A rivelarlo è stata Jessica Greenwood, assistente procuratore per il distretto meridionale di New York

La saga di BitMEX sembra avviarsi verso il suo epilogo. Arthur Hayes, il co-fondatore dell’exchange messo sotto accusa dalle autorità giudiziarie statunitensi per aver violato il Bank Secrecy Act e aver ordito una cospirazione per farlo, sta infatti trattando la sua resa alle forze dell’ordine.
A rivelarlo è stata Jessica Greenwood, assistente procuratore degli Stati Uniti per il distretto meridionale di New York. La quale ha dichiarato quanto sta accadendo a un giudice federale, come si può appurare da una trascrizione del tribunale datata 16 febbraio. La stessa Greenwood ha inoltre affermato di essere in contatto con altre due persone indagate nella stessa vicenda, ovvero il co-fondatore di BitMEX Ben Delo e Gregory Dwyer, il suo primo dipendente.

Arthur Hayes - BitMEX: Arthur Hayes sta trattando la resa con le forze dell'ordine statunitensi

Cosa prevede l’accordo tra Hayes e la procura

L’accordo su cui starebbero trattando le controparti, prevede in particolare che Hayes, attualmente di stanza a Singapore, si consegnerebbe alle Hawaii, da dove potrebbe seguire virtualmente le varie fasi del dibattimento. Potrebbe però continuare a muoversi liberamente recandosi infine a New York nel caso in cui il procedimento dovesse passare al dibattimento in aula.
Per quanto riguarda Delo e Dwyer, il primo sembra disposto a consegnarsi a New York, mentre il secondo, attualmente alle Bermuda, non avrebbe alcuna intenzione di arrendersi. Tanto da aver costretto i pubblici ministeri federali ad avviare un procedimento di estradizione.
A seguire la vicenda sono anche gli ex utenti dell’exchange che hanno nel frattempo fatto causa alla piattaforma per i danni cui sono andati incontro a causa della sua condotta. I quali sono rappresentati dall’avvocato Pavel Pogodin.

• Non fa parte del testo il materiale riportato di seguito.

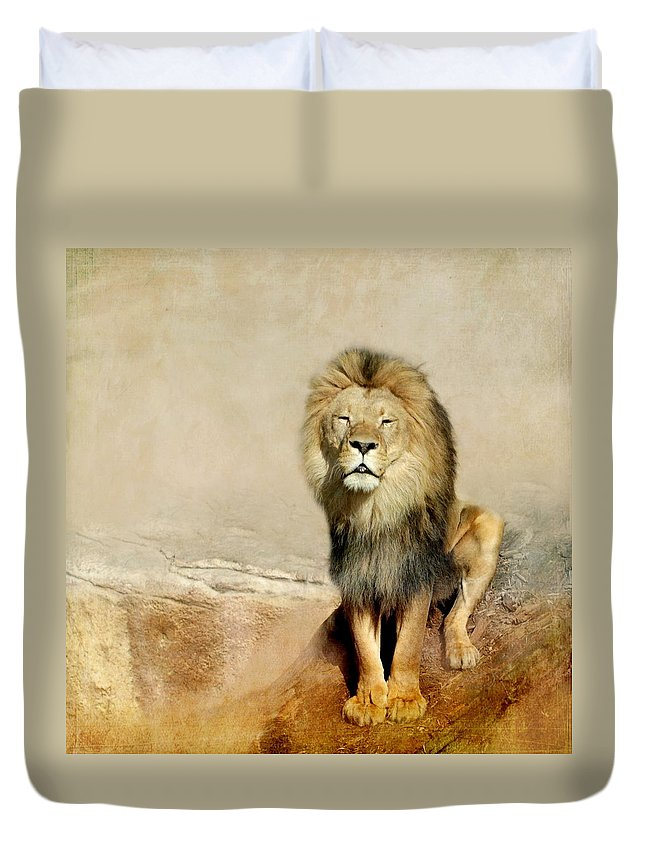 Lion Duvet Cover featuring the photograph Lion by Heike Hultsch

BitMEX: una vicenda intricata

La vicenda riguardante BitMEX può essere vista in controluce alla stregua di un esempio di cosa può accadere quando un settore ad alto tasso di innovazione tecnologica viene lasciato libero di scorrazzare senza incontrare praticamente ostacoli.
In pratica, la piattaforma proponeva trading peer-to-peer imperniato su contratti con leva finanziaria i quali vengono acquistati e venduti in Bitcoin. Leva la quale può arrivare a 100, permettendo di conseguenza anche a chi aveva a disposizione cifre modeste di dare vita ad operazioni di grande impatto. Una modalità fuori legge negli Stati Uniti.

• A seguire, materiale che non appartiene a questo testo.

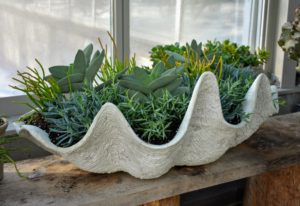 The seashell planter looks great displayed in the vestibule of my greenhouse.
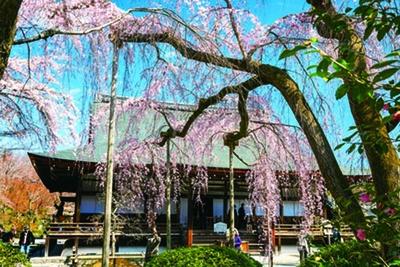 【写真を見る】「多宝殿」には、中央に後醍醐天皇の像、両側に歴代天皇の尊牌が祀られている。入母屋造の屋根とも調和し中世の貴族邸宅を思わせる/天龍寺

Perché BitMEX è finito sotto accusa

In apparenza, BitMEX si era attivato per impedire ad investitori statunitensi di partecipare alle sue contrattazioni. Gli investigatori, però, hanno scoperto che in effetti è accaduto esattamente quello che non doveva succedere. La piattaforma, infatti, aveva tra i suoi iscritti un folto numero di utenti posizionati all’interno del territorio federale. I quali, per aggirare l’ostacolo legislativo, utilizzavano software di rete privata virtuale (VPN). Migliaia di persone le quali avevano fatto la loro comparsa soprattutto nel 2017. Quando dopo anni di stenti BitMEX era rapidamente decollato, proprio grazie all’introduzione della leva finanziaria a 100. Ovvero cinque volte di più del massimo offerto dalla concorrenza.
Un trend che già nel 2018 gli ha permesso di essere indicato come il più grande scambio di criptovalute al mondo. Mentre il 27 giugno dell’anno successivo BitMEX annunciò lo stabilimento di un nuovo record in termini di transizioni giornaliere, scambiando ben 16 miliardi di dollari. Contribuendo di conseguenza a focalizzare l’attenzione sulle sue mosse non solo da parte della stampa, ma anche delle autorità giudiziarie. Sino alla decisione di perseguirne i responsabili per reati i quali potrebbero comportare per loro sino a dieci anni di detenzione nelle carceri federali.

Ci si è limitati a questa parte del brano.